---------- EXERCISE TEXT ----------

Has anyone else noticed an apparent drop in the population of lightning bugs on sultry evenings? When I was a kid, catching lightning bugs was one of the fun things to do on a summer night. When they came out, you’d go inside, get a glass jar, punch some holes in the tops with scissors or a screwdriver, and toss some grass into the bottom of the jar. Then, you would go out, catch as many lightning bugs as you could, and then drop them into the jar and screw the top back on. After a while, the lights from the bugs in the jar helped you hunt. The bugs were perfect prey, being oblivious to the shouts of children and willing to light up again and again even after narrowly escaping a capture attempt. They were easy to catch once you got the hang of seeing them, and the best conditions occurred about 45 minutes before the sun went down, when there were deep shadows but enough light to see the bugs after their lights went out. Once it became dark, you could see the bugs when they were lit, but once they deilluminated you would quickly lose track of them. Kish and I took a walk tonight at prime time for lightning bug viewing, and the showing was pretty weak. We saw one or two of them in the low-lying, shaded areas where you would expect to see a dozen. What has happened?
Lightning bugs are actually nocturnal beetles, members of the family Lampyridae. They love moisture and thrive in wet, humid areas. According to National Geographic, their blinking pattern is designed to help them attract mates, and each species has a unique flashing pattern. The males apparently are the ones who fly around blinking, while the females hang out on leaves, and only flash when they see a male who catches their fancy. The pair then exchange signals until the guy finally knows he’s got a legitimate shot. (This explains, I suppose, why flying lightning bugs are single-minded in their flashing and uncaring about noise.)

---------- AVAILABLE DATA ----------

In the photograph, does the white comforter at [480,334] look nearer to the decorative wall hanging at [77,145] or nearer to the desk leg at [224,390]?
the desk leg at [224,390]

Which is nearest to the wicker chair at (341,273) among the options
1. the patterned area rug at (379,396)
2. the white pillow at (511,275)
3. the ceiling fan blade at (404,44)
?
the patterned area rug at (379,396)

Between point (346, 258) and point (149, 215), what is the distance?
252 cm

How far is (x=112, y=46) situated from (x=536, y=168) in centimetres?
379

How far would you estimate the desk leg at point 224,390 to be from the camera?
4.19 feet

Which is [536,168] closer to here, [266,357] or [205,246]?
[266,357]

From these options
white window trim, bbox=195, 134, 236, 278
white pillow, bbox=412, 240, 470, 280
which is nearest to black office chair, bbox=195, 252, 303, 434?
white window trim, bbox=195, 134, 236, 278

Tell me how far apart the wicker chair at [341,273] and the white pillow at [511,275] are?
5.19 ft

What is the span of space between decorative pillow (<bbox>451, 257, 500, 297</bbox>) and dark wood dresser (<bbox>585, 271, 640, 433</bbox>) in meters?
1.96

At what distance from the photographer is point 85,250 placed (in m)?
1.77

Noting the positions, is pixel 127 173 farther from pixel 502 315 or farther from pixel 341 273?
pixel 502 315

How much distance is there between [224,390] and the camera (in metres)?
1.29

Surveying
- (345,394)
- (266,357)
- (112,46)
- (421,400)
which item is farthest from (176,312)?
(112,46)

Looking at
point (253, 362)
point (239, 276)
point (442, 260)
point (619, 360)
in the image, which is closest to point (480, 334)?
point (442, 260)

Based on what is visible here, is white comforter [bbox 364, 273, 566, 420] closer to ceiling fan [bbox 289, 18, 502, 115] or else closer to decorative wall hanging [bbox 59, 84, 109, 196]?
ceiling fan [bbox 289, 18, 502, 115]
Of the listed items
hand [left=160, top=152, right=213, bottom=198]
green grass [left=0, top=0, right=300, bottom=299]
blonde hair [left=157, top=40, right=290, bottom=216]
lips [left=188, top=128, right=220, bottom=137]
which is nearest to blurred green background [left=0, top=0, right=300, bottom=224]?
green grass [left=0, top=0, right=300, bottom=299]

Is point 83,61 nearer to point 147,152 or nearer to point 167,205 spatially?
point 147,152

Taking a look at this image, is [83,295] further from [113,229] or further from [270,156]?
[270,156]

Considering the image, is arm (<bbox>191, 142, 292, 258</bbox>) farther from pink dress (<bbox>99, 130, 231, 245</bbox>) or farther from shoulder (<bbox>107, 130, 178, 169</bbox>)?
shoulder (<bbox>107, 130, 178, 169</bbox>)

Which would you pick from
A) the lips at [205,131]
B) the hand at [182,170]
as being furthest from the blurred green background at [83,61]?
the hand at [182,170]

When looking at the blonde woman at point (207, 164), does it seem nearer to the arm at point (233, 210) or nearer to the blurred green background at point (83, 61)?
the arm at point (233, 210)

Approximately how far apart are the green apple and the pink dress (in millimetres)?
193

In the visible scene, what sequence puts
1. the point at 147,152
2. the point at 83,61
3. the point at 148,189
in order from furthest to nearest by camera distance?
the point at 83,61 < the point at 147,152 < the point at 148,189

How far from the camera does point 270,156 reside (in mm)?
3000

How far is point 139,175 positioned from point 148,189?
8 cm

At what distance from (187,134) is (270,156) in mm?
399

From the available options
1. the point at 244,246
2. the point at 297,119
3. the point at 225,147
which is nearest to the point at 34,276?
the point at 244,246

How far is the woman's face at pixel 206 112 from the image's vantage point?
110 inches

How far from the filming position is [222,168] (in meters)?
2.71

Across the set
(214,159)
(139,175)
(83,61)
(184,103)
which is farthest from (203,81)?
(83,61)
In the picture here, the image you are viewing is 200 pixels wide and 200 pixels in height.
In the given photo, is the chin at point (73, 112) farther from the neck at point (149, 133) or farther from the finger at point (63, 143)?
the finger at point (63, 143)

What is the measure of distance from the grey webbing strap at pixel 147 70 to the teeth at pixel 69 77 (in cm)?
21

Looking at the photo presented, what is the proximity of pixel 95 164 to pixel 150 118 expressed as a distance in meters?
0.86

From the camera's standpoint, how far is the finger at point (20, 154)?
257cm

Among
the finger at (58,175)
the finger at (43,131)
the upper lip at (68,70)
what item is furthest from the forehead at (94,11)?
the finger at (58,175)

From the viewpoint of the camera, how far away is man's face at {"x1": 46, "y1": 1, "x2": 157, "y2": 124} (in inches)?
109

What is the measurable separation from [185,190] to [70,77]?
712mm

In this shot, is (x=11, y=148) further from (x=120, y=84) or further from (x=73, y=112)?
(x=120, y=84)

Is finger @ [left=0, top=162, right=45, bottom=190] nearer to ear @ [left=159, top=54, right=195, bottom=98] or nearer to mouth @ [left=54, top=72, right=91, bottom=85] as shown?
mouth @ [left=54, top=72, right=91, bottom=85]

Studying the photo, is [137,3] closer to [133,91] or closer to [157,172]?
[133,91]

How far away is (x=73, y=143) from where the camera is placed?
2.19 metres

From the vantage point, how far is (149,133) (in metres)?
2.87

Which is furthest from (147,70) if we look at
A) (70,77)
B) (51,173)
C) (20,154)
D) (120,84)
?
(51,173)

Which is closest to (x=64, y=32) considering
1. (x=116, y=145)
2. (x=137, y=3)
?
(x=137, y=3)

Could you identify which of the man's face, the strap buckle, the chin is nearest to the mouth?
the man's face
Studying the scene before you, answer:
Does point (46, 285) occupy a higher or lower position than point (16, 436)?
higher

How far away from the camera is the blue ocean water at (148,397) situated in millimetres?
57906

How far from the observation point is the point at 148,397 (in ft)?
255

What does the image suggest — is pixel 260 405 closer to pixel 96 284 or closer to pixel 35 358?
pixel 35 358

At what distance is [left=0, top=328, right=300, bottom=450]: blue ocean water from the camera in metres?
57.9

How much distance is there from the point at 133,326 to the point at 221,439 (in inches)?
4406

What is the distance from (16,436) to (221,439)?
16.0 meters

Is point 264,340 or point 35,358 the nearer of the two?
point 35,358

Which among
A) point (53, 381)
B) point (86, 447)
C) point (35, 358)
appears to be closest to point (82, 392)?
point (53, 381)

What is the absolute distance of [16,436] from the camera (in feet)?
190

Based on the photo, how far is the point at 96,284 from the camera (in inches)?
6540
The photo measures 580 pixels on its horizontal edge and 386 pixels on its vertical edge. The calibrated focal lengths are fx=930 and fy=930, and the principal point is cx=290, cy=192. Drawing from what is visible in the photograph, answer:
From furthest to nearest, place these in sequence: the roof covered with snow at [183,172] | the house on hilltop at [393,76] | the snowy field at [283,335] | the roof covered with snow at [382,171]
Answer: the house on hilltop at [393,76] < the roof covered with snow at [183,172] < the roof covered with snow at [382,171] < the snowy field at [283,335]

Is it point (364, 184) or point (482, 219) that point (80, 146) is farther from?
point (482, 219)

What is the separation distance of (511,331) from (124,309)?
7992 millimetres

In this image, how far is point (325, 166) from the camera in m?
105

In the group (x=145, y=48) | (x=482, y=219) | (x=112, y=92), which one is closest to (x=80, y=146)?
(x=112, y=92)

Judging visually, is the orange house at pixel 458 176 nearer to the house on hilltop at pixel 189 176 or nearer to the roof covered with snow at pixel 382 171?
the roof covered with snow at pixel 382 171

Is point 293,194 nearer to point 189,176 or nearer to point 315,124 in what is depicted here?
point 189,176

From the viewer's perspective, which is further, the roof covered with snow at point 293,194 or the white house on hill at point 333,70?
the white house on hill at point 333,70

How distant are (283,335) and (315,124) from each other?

----------

ACTIVITY A | Copy the passage of the lightning bug text starting at "Lightning bugs are actually" and ending at "uncaring about noise.)".
ACTIVITY B | Carry on the piece about lightning bugs, picking up right after its last sentence.

EXPECTED ANSWER A |
Lightning bugs are actually nocturnal beetles, members of the family Lampyridae. They love moisture and thrive in wet, humid areas. According to National Geographic, their blinking pattern is designed to help them attract mates, and each species has a unique flashing pattern. The males apparently are the ones who fly around blinking, while the females hang out on leaves, and only flash when they see a male who catches their fancy. The pair then exchange signals until the guy finally knows he’s got a legitimate shot. (This explains, I suppose, why flying lightning bugs are single-minded in their flashing and uncaring about noise.)

EXPECTED ANSWER B |
Internet research indicates that scientists are concerned that there is a worldwide decline in the population of lightning bugs. A conference of entomologists and biologists last year in Thailand addressed the problem and concluded that the reasons for the population drop is destruction of natural habitat and light pollution. The moist areas where lightning bugs used to thrive have fallen prey to urban sprawl, and I believe that many people also have consciously tried to get rid of the wetter areas because they attract not only lightning bugs, but also pesky and often disease-carrying mosquitoes. Some scientists hypothesize that artificial lights may be interfering with the mating patterns of the beetles. And, as someone who fancied himself a skilled lightning bug hunter, I like to think that their population may have been thinned somewhat, even if only a bit, by the rigorous backyard hunting efforts of 10-year-olds.
There are still some damp lowlands areas of our corner of New Albany, in the area around Rose Run Creek. Let’s hope there are still lightning bugs down there, waiting for the next hardy hunter. It would be tragic if such an innocent element of summertime fun were to disappear.